··· Excerpt

Monday, January 19, 2009

Respite with the oppressors

I just had the pleasure of attending the Martin Luther King celebration at the Strathmore Music Center. There were several young minority artists extremely talented, as well as young students full of accomplishments and promises, which speaks well of the ability of Montgomery County to cultivate and allow to flourish, with a climate of inclusiveness and outreach to parents, those talents in black, Latino, Asian, minority children in general. I assume our minority kids in Montgomery County are not born smarter than those in other areas of the country. Would it be the Chesapeake Bay's water?

But there I also had a different realization. The event was excessively religious, which kills me every time, but at the beginning a young pianist led the crowd on singing the Negro National Anthem, Lift Every Voice and Sing, by James Weldon Johnson. My anthropological self was looking around at the crowd and noticed that even black children – there were two just in front of me who couldn't be over 8 years old – knew the song by heart.

It always surprises me why black people are so enamored of the church, given that the church and religion in general was used to enslave and oppress them. A friend said church is therapy for many. Perhaps. But, it is still incomprehensible for me. I was wondering if, maybe, the beauty of the music, which can lift any spirit, indeed, the same way that the beauty of some churches in Europe left me gasping for air, command in the people what they assume is a supreme, heavenly calling, and I just know and experience as the sublime effects of beautiful art. I do believe in rapture, I just experienced one reading A Mercy, by Toni Morrison. Literature and music can make me go heights I never knew possible. Pair the excellent music with the excitement of the congregation as a whole, spearheaded by a pastor screaming nonsensical things, and the knowledge of being in the only place in which you are considered human, and even looked amorously down by some freedom loving and almighty God, yeah, I guess I would believe too.

······
··· Data to examine

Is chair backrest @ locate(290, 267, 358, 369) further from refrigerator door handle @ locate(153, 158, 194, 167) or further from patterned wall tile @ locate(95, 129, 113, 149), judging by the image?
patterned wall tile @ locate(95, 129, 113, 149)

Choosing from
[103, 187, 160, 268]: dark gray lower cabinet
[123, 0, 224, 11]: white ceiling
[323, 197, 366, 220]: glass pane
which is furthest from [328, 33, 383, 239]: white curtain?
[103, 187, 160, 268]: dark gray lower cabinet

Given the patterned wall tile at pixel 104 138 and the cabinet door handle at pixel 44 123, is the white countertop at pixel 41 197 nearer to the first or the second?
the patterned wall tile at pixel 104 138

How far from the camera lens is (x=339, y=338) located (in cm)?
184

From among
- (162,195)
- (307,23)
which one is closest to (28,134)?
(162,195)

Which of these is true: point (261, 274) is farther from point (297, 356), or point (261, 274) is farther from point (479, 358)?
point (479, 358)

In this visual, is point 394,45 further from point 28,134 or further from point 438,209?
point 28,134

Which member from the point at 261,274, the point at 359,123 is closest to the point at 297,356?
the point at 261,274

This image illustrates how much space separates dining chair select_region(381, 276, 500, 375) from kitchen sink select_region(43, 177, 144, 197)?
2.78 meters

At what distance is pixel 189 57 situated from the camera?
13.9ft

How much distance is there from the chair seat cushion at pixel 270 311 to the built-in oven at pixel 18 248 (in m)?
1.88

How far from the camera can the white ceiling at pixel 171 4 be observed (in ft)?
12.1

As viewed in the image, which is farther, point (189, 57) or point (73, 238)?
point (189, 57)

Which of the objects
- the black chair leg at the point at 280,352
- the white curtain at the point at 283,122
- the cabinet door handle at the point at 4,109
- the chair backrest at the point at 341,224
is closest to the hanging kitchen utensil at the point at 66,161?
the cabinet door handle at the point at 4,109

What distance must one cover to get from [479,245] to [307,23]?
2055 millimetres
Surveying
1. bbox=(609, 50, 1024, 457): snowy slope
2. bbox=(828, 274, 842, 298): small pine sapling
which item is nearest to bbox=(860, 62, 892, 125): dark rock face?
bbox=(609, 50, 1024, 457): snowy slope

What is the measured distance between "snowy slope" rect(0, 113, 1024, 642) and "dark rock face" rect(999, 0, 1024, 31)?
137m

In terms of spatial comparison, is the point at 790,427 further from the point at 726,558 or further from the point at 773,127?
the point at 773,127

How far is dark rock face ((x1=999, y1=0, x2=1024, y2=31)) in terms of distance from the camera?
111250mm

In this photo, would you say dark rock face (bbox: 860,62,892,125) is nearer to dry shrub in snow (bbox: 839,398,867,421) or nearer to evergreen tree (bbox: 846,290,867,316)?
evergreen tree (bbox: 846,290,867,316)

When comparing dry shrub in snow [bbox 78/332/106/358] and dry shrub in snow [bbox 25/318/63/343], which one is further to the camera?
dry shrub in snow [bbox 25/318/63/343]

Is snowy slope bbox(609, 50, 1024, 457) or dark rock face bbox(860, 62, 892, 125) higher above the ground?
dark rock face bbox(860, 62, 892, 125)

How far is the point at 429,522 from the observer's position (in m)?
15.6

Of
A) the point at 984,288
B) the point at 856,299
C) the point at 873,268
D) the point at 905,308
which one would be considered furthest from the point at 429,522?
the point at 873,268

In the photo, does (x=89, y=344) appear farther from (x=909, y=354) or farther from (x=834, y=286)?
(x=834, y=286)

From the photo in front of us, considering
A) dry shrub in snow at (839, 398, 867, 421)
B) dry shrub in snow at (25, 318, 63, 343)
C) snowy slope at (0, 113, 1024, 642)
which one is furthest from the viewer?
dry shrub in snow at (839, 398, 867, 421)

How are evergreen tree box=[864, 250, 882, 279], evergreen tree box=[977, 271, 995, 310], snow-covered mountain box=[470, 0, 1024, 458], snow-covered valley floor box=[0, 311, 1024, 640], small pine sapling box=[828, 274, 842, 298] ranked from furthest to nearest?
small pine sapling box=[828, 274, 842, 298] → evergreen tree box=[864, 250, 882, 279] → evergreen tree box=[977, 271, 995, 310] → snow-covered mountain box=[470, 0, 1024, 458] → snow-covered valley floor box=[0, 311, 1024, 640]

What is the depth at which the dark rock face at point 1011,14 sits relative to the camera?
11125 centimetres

······

> [Work order A] Please copy the passage from the post about the Martin Luther King celebration that begins with the words containing "Monday, January 19, 2009" and ends with "Chesapeake Bay's water?".
> [Work order B]
Answer these questions using the post about the Martin Luther King celebration:
(i) At what venue was the celebration held?
(ii) Who wrote Lift Every Voice and Sing?
(iii) Which book was the writer reading during a recent experience of rapture?

> [Written answer A]
Monday, January 19, 2009

Respite with the oppressors

I just had the pleasure of attending the Martin Luther King celebration at the Strathmore Music Center. There were several young minority artists extremely talented, as well as young students full of accomplishments and promises, which speaks well of the ability of Montgomery County to cultivate and allow to flourish, with a climate of inclusiveness and outreach to parents, those talents in black, Latino, Asian, minority children in general. I assume our minority kids in Montgomery County are not born smarter than those in other areas of the country. Would it be the Chesapeake Bay's water?

> [Written answer B]
(i) The Strathmore Music Center.
(ii) James Weldon Johnson.
(iii) A Mercy, by Toni Morrison.